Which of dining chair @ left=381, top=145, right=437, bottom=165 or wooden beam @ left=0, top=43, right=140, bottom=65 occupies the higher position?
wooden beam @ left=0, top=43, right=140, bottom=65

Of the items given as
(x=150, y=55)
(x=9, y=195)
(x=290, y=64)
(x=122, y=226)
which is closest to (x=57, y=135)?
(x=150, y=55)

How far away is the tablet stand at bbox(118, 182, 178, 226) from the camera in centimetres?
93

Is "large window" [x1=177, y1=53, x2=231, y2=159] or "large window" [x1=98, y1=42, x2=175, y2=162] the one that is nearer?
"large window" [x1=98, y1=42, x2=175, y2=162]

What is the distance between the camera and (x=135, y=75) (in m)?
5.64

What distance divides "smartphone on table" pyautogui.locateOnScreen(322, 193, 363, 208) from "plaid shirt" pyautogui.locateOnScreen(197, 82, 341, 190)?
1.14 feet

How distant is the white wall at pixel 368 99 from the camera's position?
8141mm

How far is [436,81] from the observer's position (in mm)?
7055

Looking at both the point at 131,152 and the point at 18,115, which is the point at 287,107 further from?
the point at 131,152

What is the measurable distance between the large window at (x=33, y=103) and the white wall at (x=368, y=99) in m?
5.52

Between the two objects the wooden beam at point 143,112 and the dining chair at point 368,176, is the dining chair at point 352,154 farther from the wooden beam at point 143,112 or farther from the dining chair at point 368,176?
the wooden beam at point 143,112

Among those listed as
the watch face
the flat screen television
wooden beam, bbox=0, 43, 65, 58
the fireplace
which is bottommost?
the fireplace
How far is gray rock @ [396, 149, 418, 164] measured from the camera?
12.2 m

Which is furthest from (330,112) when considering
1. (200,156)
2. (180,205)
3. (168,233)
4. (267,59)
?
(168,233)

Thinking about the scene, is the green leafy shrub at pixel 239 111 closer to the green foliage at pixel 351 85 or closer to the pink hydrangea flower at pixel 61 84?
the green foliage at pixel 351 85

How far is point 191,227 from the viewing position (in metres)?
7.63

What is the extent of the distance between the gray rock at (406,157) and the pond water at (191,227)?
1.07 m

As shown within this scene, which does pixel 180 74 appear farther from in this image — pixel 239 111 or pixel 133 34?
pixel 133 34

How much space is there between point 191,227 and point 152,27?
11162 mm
--------------------
• _What you are asked to do_: Lay out every line of the entries above as a Markdown table with two columns, Row and Line, numbering the rows in order and leaving out blank lines.

• _Answer for this exercise_:
| Row | Line |
|---|---|
| 1 | Which of dining chair @ left=381, top=145, right=437, bottom=165 or wooden beam @ left=0, top=43, right=140, bottom=65 occupies the higher position? |
| 2 | wooden beam @ left=0, top=43, right=140, bottom=65 |
| 3 | Of the items given as |
| 4 | (x=150, y=55) |
| 5 | (x=9, y=195) |
| 6 | (x=290, y=64) |
| 7 | (x=122, y=226) |
| 8 | which is closest to (x=57, y=135)? |
| 9 | (x=150, y=55) |
| 10 | How far away is the tablet stand at bbox(118, 182, 178, 226) from the camera in centimetres? |
| 11 | 93 |
| 12 | Is "large window" [x1=177, y1=53, x2=231, y2=159] or "large window" [x1=98, y1=42, x2=175, y2=162] the one that is nearer? |
| 13 | "large window" [x1=98, y1=42, x2=175, y2=162] |
| 14 | What is the distance between the camera and (x=135, y=75) (in m)? |
| 15 | 5.64 |
| 16 | What distance divides "smartphone on table" pyautogui.locateOnScreen(322, 193, 363, 208) from "plaid shirt" pyautogui.locateOnScreen(197, 82, 341, 190)? |
| 17 | 1.14 feet |
| 18 | How distant is the white wall at pixel 368 99 from the camera's position? |
| 19 | 8141mm |
| 20 | How far is [436,81] from the observer's position (in mm)? |
| 21 | 7055 |
| 22 | Looking at both the point at 131,152 and the point at 18,115, which is the point at 287,107 further from? |
| 23 | the point at 131,152 |
| 24 | What is the measurable distance between the large window at (x=33, y=103) and the white wall at (x=368, y=99) in m? |
| 25 | 5.52 |
| 26 | Between the two objects the wooden beam at point 143,112 and the dining chair at point 368,176, is the dining chair at point 352,154 farther from the wooden beam at point 143,112 or farther from the dining chair at point 368,176? |
| 27 | the wooden beam at point 143,112 |
| 28 | Among those listed as |
| 29 | the watch face |
| 30 | the flat screen television |
| 31 | wooden beam, bbox=0, 43, 65, 58 |
| 32 | the fireplace |
| 33 | which is bottommost? |
| 34 | the fireplace |
| 35 | How far is gray rock @ [396, 149, 418, 164] measured from the camera? |
| 36 | 12.2 m |
| 37 | Which is furthest from (330,112) when considering |
| 38 | 1. (200,156) |
| 39 | 2. (180,205) |
| 40 | 3. (168,233) |
| 41 | 4. (267,59) |
| 42 | ? |
| 43 | (168,233) |
| 44 | Thinking about the scene, is the green leafy shrub at pixel 239 111 closer to the green foliage at pixel 351 85 or closer to the pink hydrangea flower at pixel 61 84? |
| 45 | the green foliage at pixel 351 85 |
| 46 | How far is point 191,227 from the viewing position (in metres)? |
| 47 | 7.63 |
| 48 | What is the extent of the distance between the gray rock at (406,157) and the pond water at (191,227)? |
| 49 | 1.07 m |
| 50 | As shown within this scene, which does pixel 180 74 appear farther from in this image — pixel 239 111 or pixel 133 34? |
| 51 | pixel 133 34 |
| 52 | How much space is there between point 191,227 and point 152,27? |
| 53 | 11162 mm |